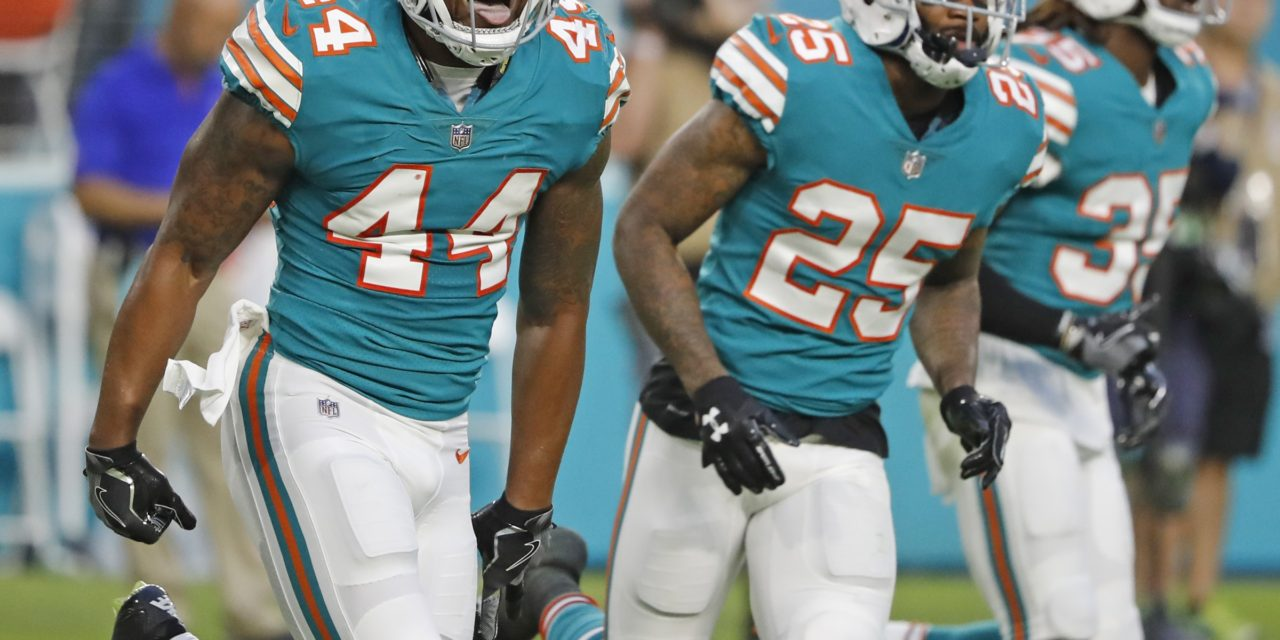 Stephone Anthony is the linebacker the Dolphins are looking for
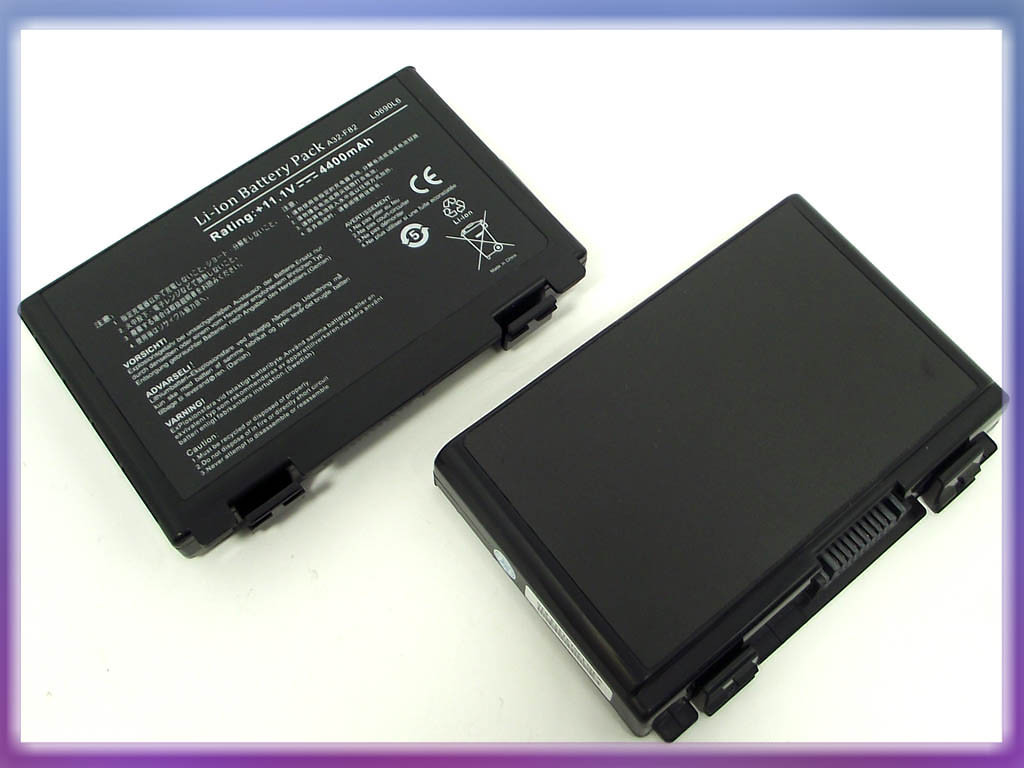 Батарея ASUS A32-F82: ASUS K40 11.1V 4400mAh Black.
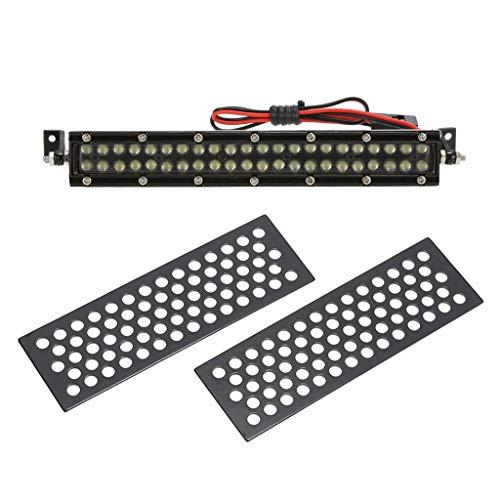sharprepublic 1/10 Skala Metall Sand Platten + 44 LED Licht Bar DIY Zubehör Für Axial SCX19 D90 CC01 RC Autos -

## ABOUT THIS TASK
Return each line above exactly; any pictures are to be skipped.

## RESPONSE TO THIS TASK
 Stephone Anthony is the linebacker the Dolphins are looking for
 Батарея ASUS A32-F82: ASUS K40 11.1V 4400mAh Black.
sharprepublic 1/10 Skala Metall Sand Platten + 44 LED Licht Bar DIY Zubehör Für Axial SCX19 D90 CC01 RC Autos -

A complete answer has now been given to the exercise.